And and we are on the opposite, right, that if you bootstrap for a long time, obviously you then have a very clean cap table,

Dan Balcauski:

Mm-hmm.

kaveh rostampor:

you don't have so many people on the cap table. And I would say that the people you want to have on the cap table are the people that work for your company, the employees, because these people are. They care about your business. They're they give their time and energy into this business. I consider that more of a clean cap table. Nobody calls you and have an opinion on what current products you should build or, Wanting to sell their shares or for you to go left or right or whatnot. So, yeah, so that's what I mean by that. And then but at the end of the day, like this comes from like bootstrapping helps with this. The

Dan Balcauski:

Yeah.

kaveh rostampor:

you bootstrapped, the easier this becomes. and

Dan Balcauski:

curious. I like how did you come to value this as an approach? Was this from experience running previous companies or did you have sort of mentor who is who kind of taught you this? I would imagine like most entrepreneurs are, especially maybe your first business. This is not something that you're like trying to keep front of mind of as a concern.

MATERIAL PROVIDED.
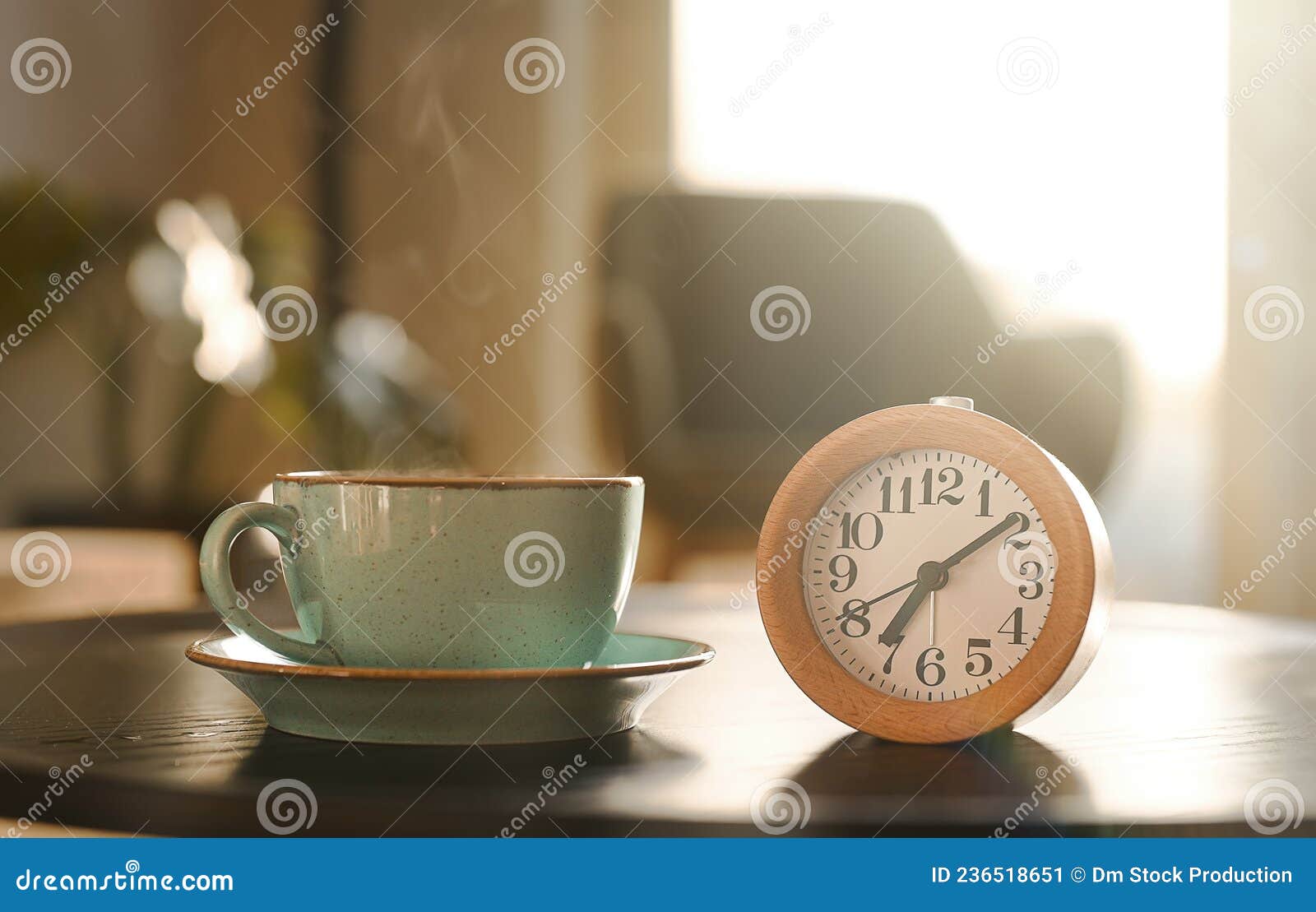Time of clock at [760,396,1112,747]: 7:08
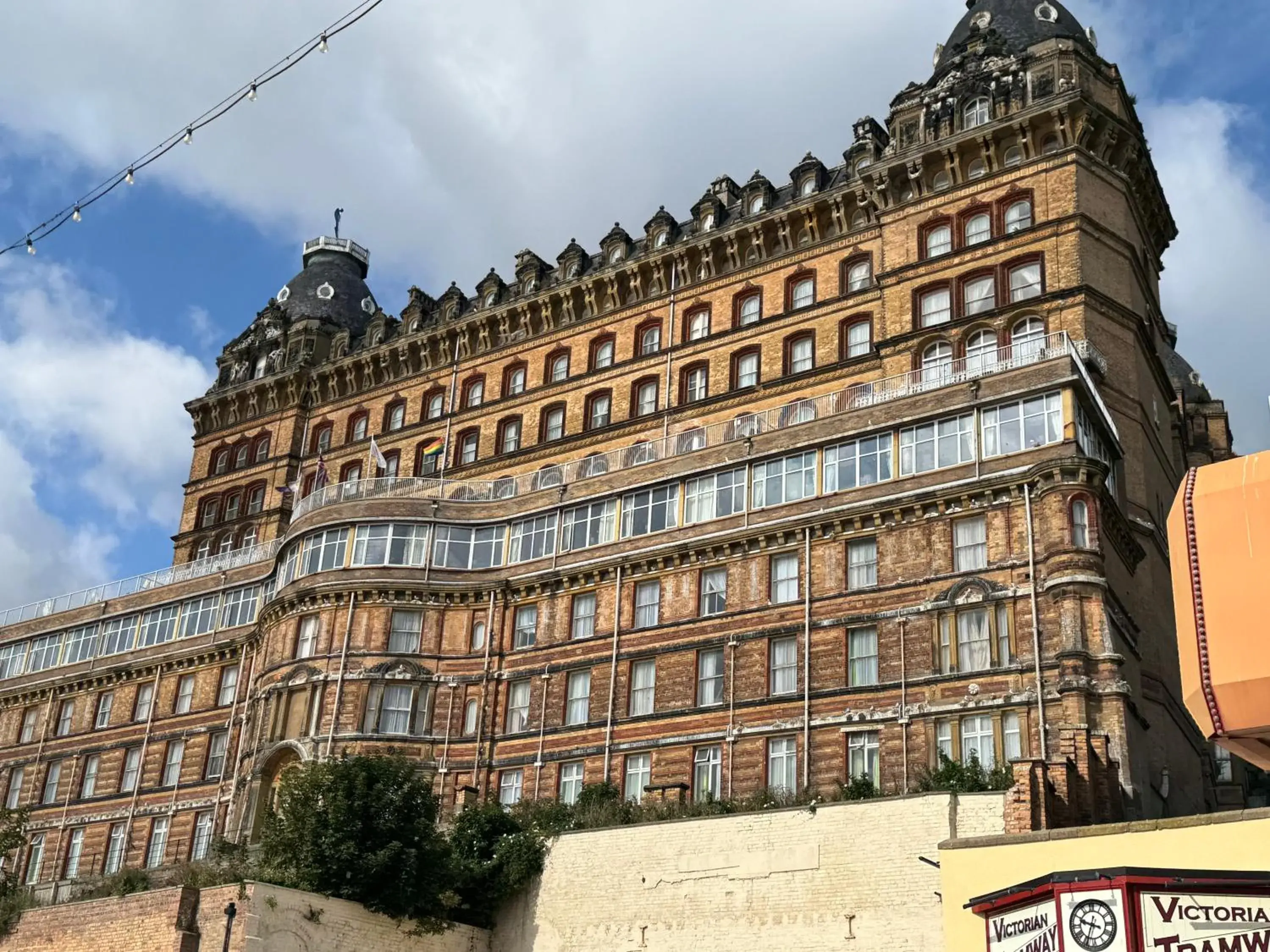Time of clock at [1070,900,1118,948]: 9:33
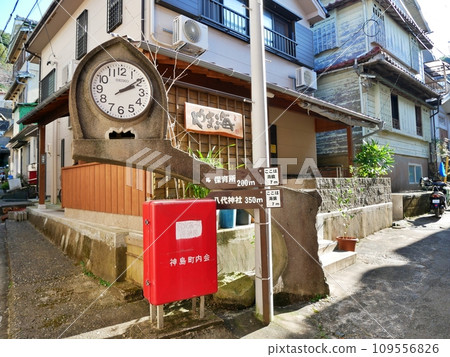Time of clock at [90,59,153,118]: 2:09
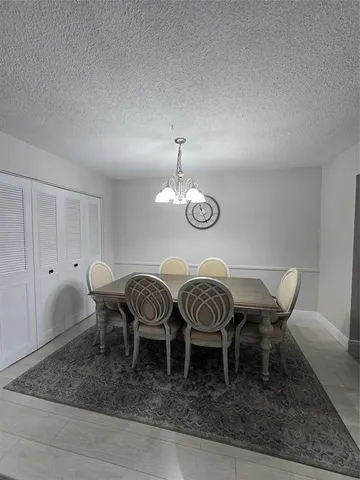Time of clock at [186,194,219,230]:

GOALS.
1) From the bootstrapping transcript, list each thing it says nobody does when you have a clean cap table.
2) Carry the bootstrapping transcript forward from the point where it stops, beginning after the last question put to kaveh rostampor.

RESULTS IN ORDER.
1)
- Calls you with an opinion on what current products you should build
- Wants to sell their shares
- Wants you to go left or right

2)
kaveh rostampor:

So, yes. So yes to all those things. So I had I was at another company. That company grew to be very big. That company, I think the first time we got external funding or money into that business. The company was well above a hundred million dollars in a RR, when the company went public, I think 80% or so of the company was owned by the management team and employees and founders and whatnot. So obviously. That's how I learned business and from the founder of that company was very influential there. So I'm very appreciative for that. and also like having friends and seeing other companies how things are done and what happens when these companies grow. I. And also as a board member too, I've been a board member of a bunch of businesses over the years and just seeing how yeah, what happens in the boardroom and, all the good and the messy things that happens in our boardroom as the company are scaling, I.

Dan Balcauski:

Well, I'm curious from your, experience, on both sides of the table, as I mentioned the intro, you're not only CEO but you also sit on boards of, several companies. I'm curious, what patterns have you noticed about the folks who typically sit on these boards and how that influences company direction?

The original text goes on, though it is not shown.